The problem is that I can't use the Xmin, Xmax, Ymin, ... to calculate X(cent), Y(cent), and Z(cent), using "expr" command. E.g., for the following command, I get the following error:

>expr $Xmin - $Xmin

non-numeric argument

I guess there is something wrong with these variables and they are character strings and not numbers. I will appreciate it if you give me some input.

Cheers, Siavoush
:confused:

For starters, expr only works with integers.

I'm not a csh expert, but your syntax looks wrong. I would have expected that you need to do something like:

set Xmin = `sort $OUTFILE | head -1 | awk '{printf("%10.3f\n", $1)};'`

Your algorithm is extremely inefficient. You should not sort the file at all. Initialize things by setting your min to a very large number and your max to a very small number (negative, but with a large absolute value). Then loop reading each value. If the value is less than the current min, it becomes the new min. If the value is larger than the current max, it becomes the new max. You should be able to get all 6 extrema with one pass of the unsorted file.

I would definately switch languages, probably to C. You really want a language with built in floating point support.

But you can do floating arithmetic by using bc. You need to echo in expressions and read the result. Try this command:
echo 1.5 + .5 | bc
to see what I mean.

Dear Perderabo

Many thanks for your help. The bc command worked for me and script running ok. If I have some free time will work on it according to your suggestions in the C programming environment.

Cheers, Siavoush
:slight_smile:

------------------------

• **Exercise**
According to the forum thread above, what kind of numbers does expr work with? Please answer in a few words.

• **Material supplied**
------------------------

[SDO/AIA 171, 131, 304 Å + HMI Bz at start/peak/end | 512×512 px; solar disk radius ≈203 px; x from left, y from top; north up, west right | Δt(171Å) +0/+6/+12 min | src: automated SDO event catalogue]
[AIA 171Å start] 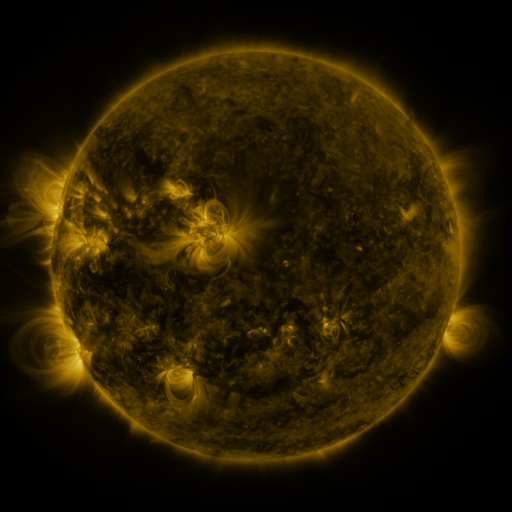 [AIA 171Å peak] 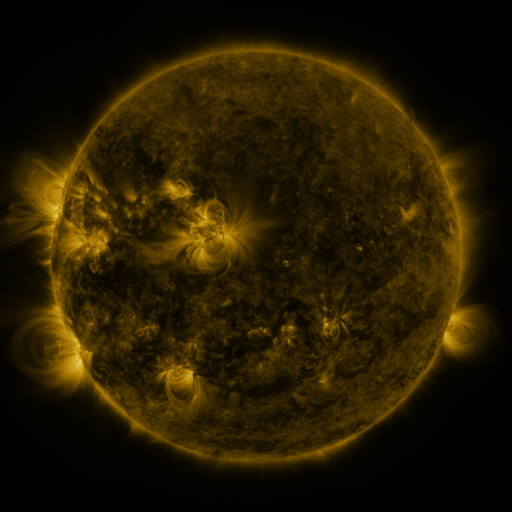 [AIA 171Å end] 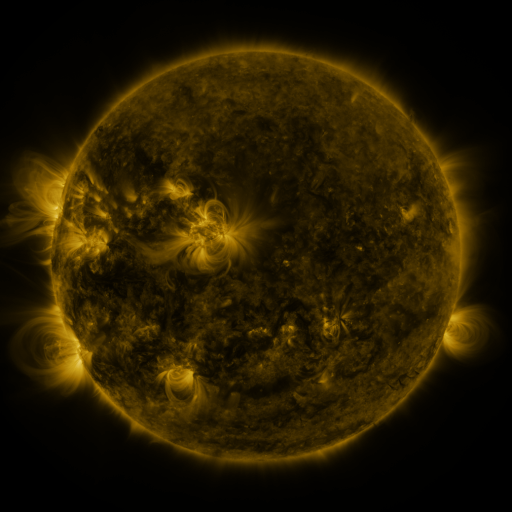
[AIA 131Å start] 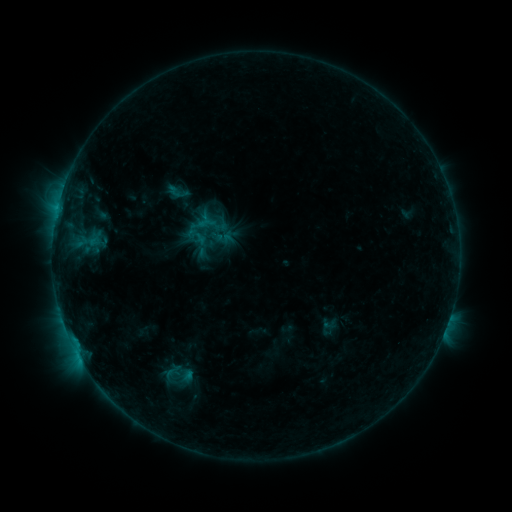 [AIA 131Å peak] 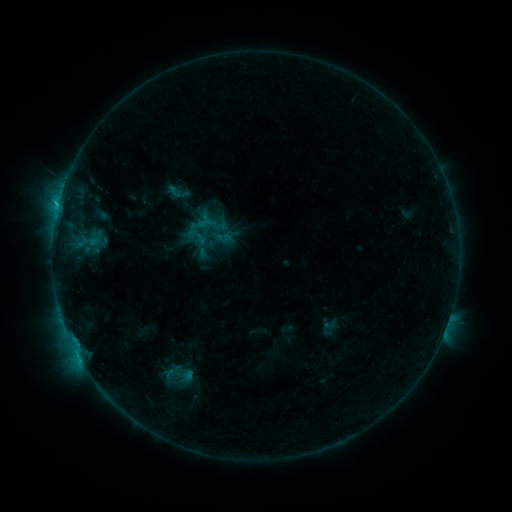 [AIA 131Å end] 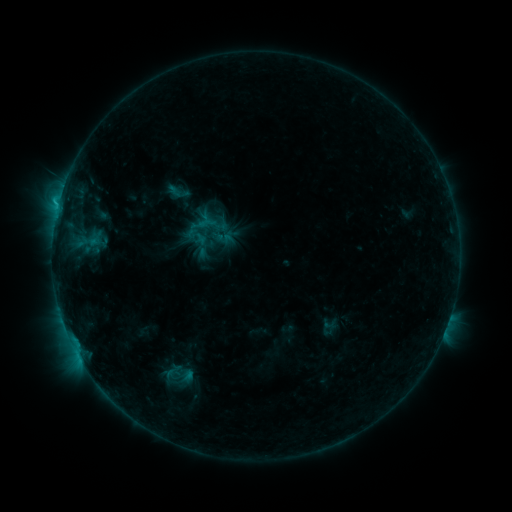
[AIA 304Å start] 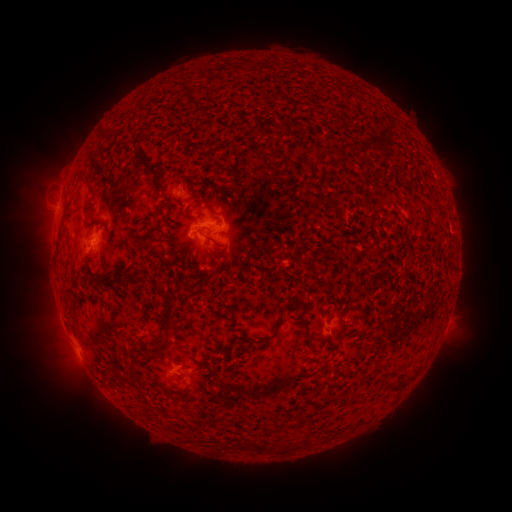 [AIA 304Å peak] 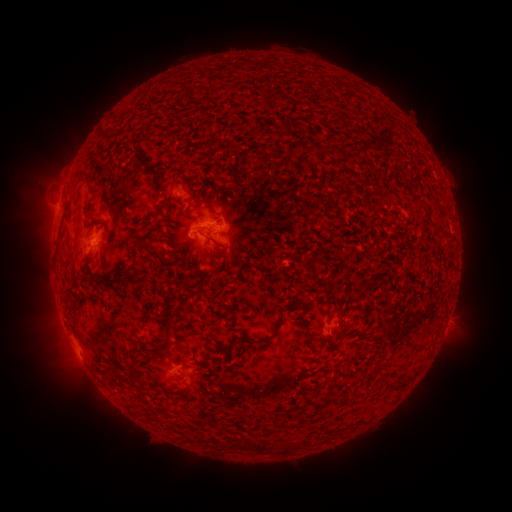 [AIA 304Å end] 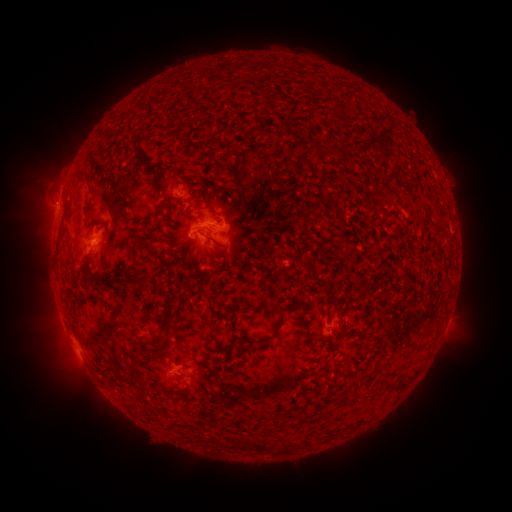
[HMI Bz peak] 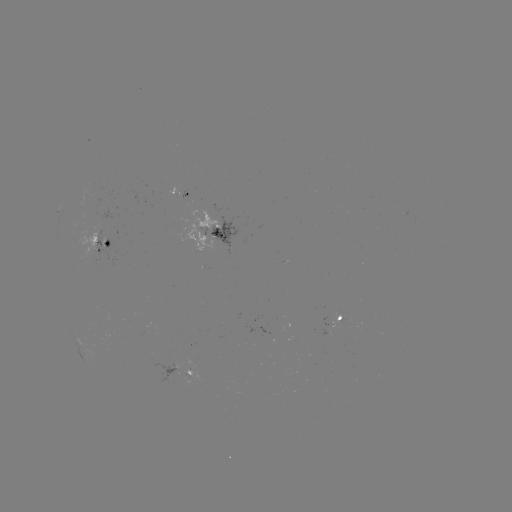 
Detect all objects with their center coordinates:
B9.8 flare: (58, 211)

------------------------

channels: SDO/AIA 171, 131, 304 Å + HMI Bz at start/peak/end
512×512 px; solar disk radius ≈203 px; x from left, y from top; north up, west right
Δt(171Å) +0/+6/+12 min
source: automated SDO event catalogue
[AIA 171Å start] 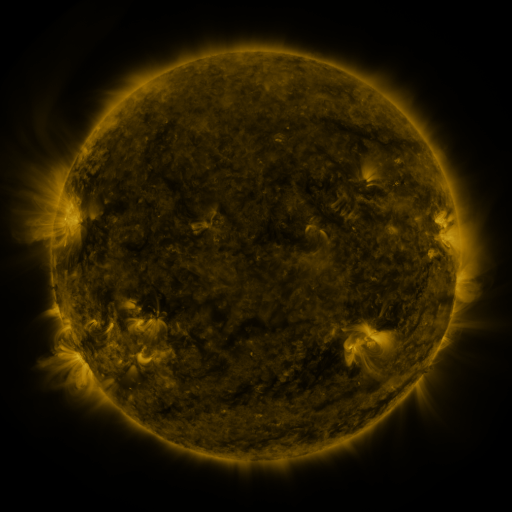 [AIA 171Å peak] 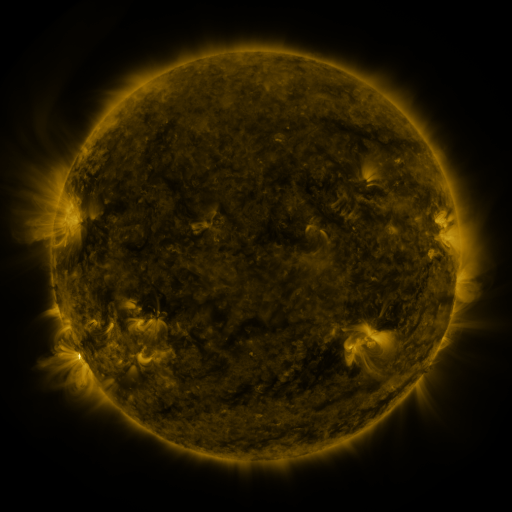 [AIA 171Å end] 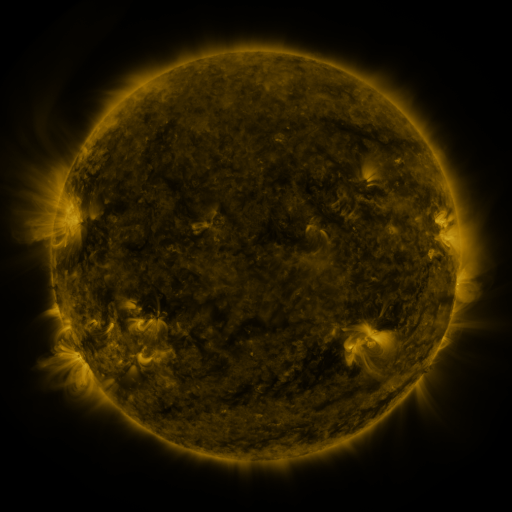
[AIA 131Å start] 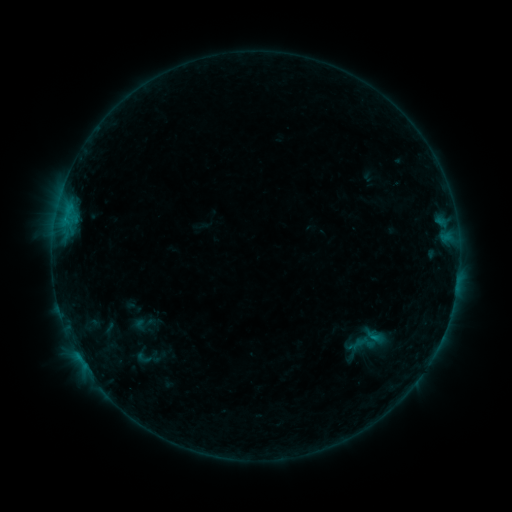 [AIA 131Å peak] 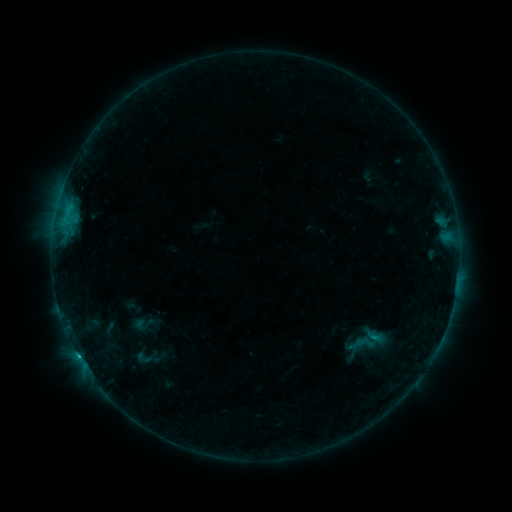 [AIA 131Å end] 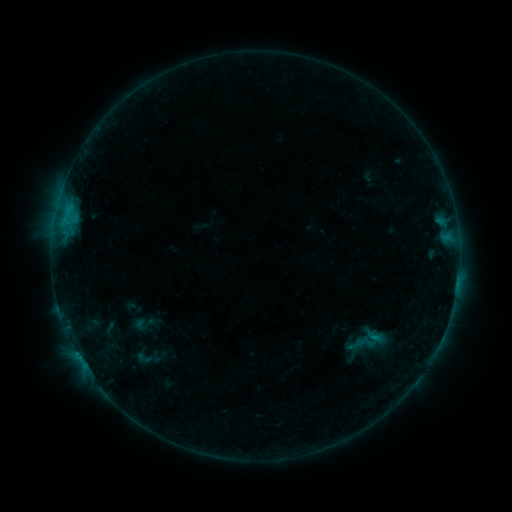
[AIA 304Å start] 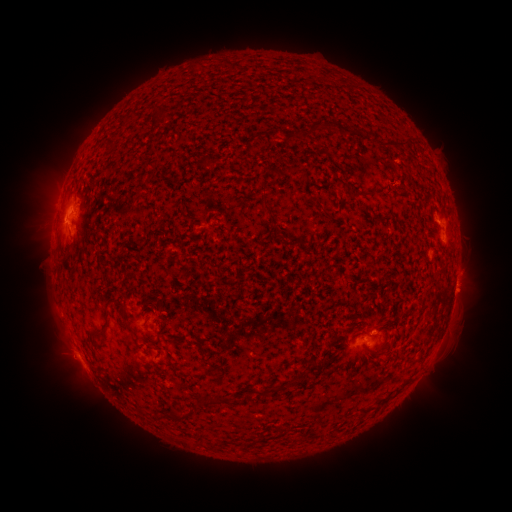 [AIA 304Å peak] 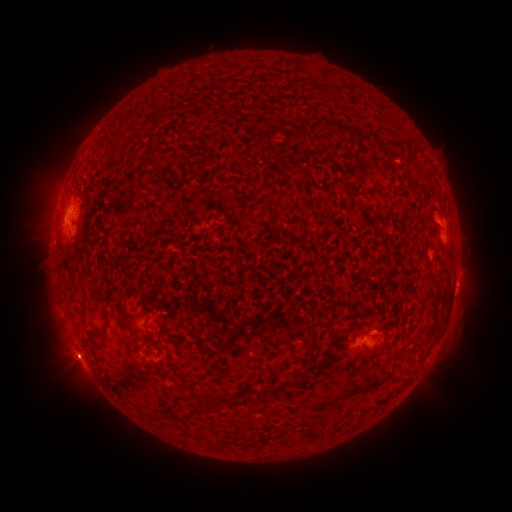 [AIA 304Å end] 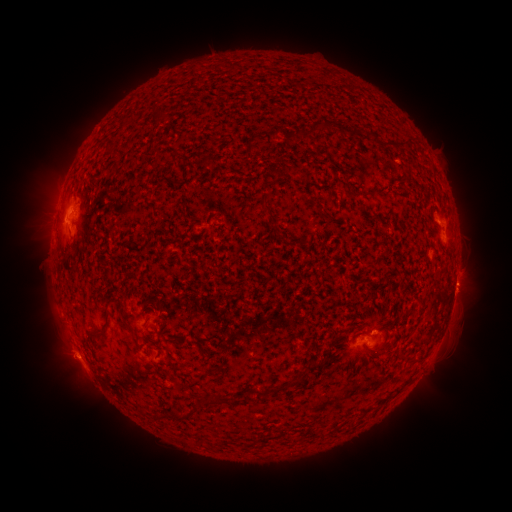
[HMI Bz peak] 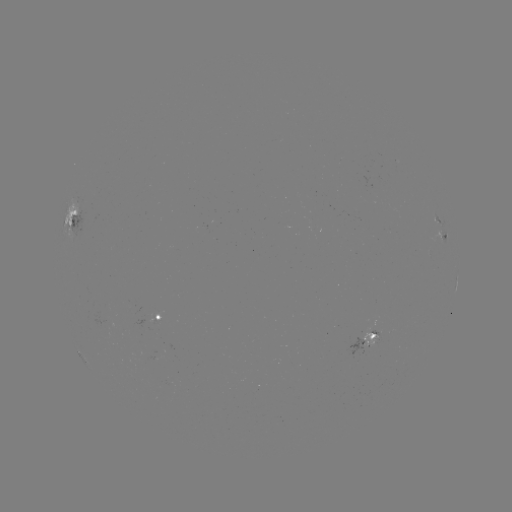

------------------------

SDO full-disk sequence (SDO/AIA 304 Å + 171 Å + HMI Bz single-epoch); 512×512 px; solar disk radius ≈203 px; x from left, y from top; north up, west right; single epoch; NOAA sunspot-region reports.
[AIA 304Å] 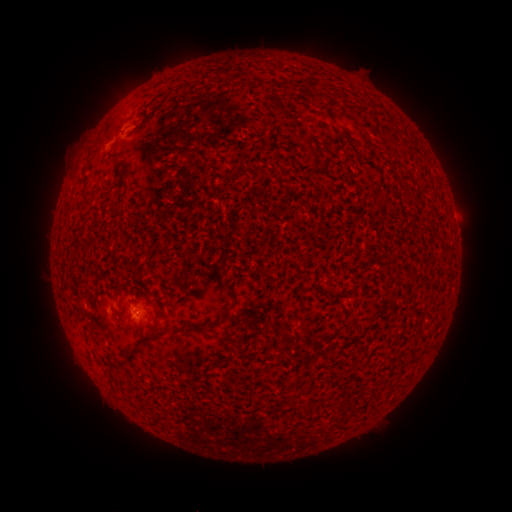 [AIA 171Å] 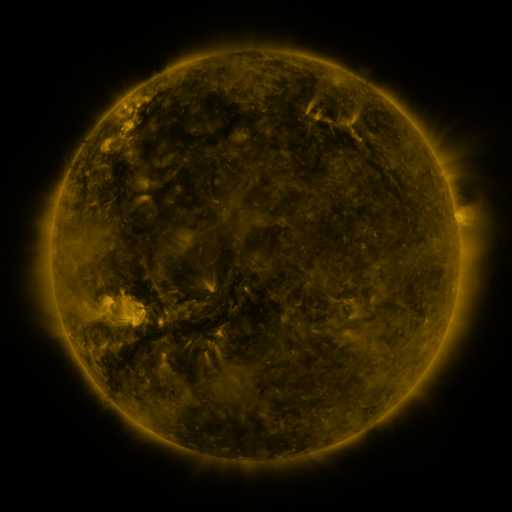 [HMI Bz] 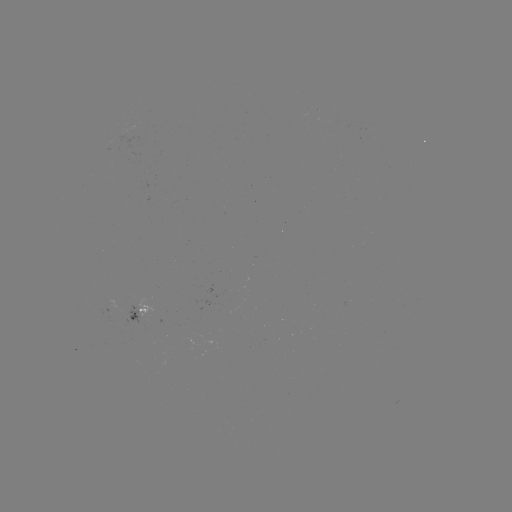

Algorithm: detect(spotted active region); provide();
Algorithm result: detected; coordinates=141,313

------------------------

• **Answer to the exercise**
Only integers.